24th November: TAKAYAMA and HAKONE
Located in northern Gifu Prefecture the picturesque town of Takayama is renowned for Hida beef, old streets and home to one of the most popular festivals in Japan, Takayama Festival. Designed as one of the Japan’s most beautiful festivals, this biannual festival proudly floats its crafted floats, which are a testament to the region’s history and are the culmination of hundreds of years worth of artistry and craftsmanship. Hida no Sato is an outdoor museum that displays traditional architectural and thatched roof-houses, some of which have been relocated from the UNESCO World Heritage Site Shirakawa-go, which is just a 50 min bus ride away. Visit the area on a 4-day trip. To experience the Japanese hospitality in a tranquil atmosphere, stay at Hoshokaku, a traditional Japanese inn with a beautiful spa facilities.
Home of acclaimed spas and a large historical zone, the town of Hakone is a part of Fuji Hakone Izu National Park. As an internationally renowned holiday resort that includes many hot springs, a view of Mt. Fuji is not the only view that you can enjoy in Hakone. Some of the well-known spots include Lake Ashi (a placid lake created in the crater of the Hakone Volcano); Hakone-jinja Shrine (1,250-year old shrine with a large torii gate) and Owakudani, where volcanic fumes still bear a trace of the Hakone Volcano and you can try the black shelled eggs that have been cooked in the sulphurous spring water. Legend has it that eating one egg adds seven years to your life. Various methods of transportation, such as mountain railway, cable car, ropeway and cruising boat, are available to bring you to these spots.
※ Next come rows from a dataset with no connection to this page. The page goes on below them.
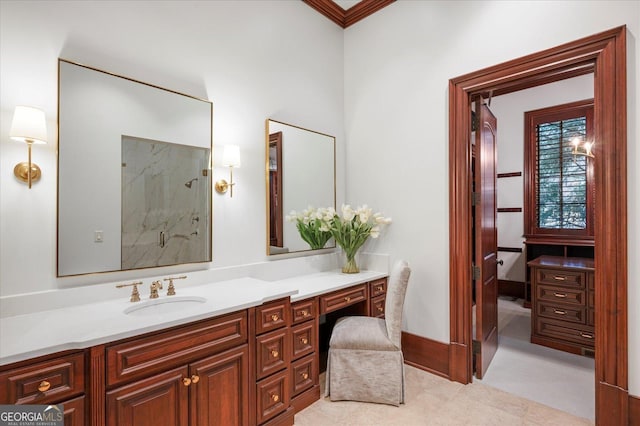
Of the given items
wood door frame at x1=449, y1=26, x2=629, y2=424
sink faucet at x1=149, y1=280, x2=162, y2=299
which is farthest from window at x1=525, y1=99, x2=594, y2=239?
sink faucet at x1=149, y1=280, x2=162, y2=299

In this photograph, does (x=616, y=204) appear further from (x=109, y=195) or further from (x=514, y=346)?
(x=109, y=195)

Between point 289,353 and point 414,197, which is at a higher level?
point 414,197

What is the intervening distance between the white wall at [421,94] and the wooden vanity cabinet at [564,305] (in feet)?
4.38

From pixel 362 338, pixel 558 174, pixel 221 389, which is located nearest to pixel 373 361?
pixel 362 338

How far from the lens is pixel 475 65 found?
254 cm

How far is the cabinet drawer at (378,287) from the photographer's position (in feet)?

Try the Mt. Fuji and Hakone tour to enjoy this beautiful location.
25th November: TOKYO DISNEYSEA
Tokyo Disney Resort operates 2 parks in Tokyo: Tokyo Disneyland and DisneySea. While Disneyland (a “Land park”) is popular all over the world and there are a number of Disneylands throughout the world, Tokyo Disneyland has the added element of Japan’s inherent hospitality. Tokyo DisneySea (a “Water park”) is available only in Japan and one of a kind DisneySea has dynamic attractions with the waterfront creating a healing ambience. Thus it is most suitable for those who wish to have some grown-up time, however, it is as popular with kids and families as Disneyland. The magnificent parades by Mickey Mouse and his friends are must-sees. They are artistic and joyful, providing the very best entertainment time after time.